• **What needs to be done**: Please rewrite the listing from the line containing "Which of these —" through the end of the listing, swapping "measured interval" for "distance" and leaving everything else unchanged.
- - - - - - -
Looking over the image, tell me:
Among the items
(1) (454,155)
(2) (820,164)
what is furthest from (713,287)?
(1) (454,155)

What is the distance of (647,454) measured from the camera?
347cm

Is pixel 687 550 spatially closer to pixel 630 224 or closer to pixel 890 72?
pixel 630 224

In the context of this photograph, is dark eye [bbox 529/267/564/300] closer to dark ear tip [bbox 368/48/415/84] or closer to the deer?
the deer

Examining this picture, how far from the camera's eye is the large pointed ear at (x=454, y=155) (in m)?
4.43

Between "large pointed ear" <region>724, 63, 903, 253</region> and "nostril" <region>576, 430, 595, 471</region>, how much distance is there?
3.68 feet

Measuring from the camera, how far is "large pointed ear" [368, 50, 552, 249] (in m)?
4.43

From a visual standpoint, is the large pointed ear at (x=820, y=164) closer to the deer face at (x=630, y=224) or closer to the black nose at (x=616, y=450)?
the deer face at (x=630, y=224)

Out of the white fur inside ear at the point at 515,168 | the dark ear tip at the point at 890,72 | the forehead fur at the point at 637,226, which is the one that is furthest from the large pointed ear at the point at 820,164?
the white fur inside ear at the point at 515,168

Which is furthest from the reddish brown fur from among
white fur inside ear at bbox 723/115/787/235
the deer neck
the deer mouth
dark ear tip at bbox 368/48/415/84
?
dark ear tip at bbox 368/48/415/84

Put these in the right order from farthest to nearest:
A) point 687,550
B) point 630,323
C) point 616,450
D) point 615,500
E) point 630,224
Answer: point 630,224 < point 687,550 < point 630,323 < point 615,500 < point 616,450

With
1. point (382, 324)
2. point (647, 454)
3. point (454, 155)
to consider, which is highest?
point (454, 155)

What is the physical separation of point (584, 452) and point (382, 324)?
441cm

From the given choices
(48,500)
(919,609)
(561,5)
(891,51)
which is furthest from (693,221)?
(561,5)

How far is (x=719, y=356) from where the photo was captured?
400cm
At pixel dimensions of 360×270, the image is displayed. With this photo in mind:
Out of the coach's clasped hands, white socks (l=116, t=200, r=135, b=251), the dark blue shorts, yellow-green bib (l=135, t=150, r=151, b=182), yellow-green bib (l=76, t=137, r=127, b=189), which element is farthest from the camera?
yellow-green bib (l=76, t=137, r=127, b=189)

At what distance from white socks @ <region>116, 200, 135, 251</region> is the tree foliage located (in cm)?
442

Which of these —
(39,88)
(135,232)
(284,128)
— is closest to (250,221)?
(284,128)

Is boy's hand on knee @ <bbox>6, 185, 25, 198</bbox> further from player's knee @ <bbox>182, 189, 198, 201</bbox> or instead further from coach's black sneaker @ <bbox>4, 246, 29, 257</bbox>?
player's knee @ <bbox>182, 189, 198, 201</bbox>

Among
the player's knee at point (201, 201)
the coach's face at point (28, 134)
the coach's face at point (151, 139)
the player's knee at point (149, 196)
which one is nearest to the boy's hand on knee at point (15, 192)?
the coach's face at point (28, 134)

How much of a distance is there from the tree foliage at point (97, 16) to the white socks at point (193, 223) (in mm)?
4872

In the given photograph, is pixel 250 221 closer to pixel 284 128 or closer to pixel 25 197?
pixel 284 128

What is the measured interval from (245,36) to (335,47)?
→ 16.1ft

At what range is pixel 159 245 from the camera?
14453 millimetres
- - - - - - -
• **Solved problem**:
Which of these —
(39,88)
(135,232)
(284,128)
— is closest to (250,221)?
(284,128)

Is boy's hand on knee @ <bbox>6, 185, 25, 198</bbox> further from player's knee @ <bbox>182, 189, 198, 201</bbox> or instead further from coach's black sneaker @ <bbox>4, 246, 29, 257</bbox>?
player's knee @ <bbox>182, 189, 198, 201</bbox>

Among
the player's knee at point (201, 201)
the coach's face at point (28, 134)
the coach's face at point (151, 139)
the player's knee at point (149, 196)
which one is nearest to the boy's hand on knee at point (15, 192)?
the coach's face at point (28, 134)

How much of a distance is there from the tree foliage at point (97, 16) to the white socks at point (193, 223) (in mm)?
4872

In the given photograph, is pixel 250 221 closer to pixel 284 128 or closer to pixel 25 197?
pixel 284 128

What is the distance from (245,36) to (335,47)?
→ 16.1ft

At what range is pixel 159 245 from the camera?
14453 millimetres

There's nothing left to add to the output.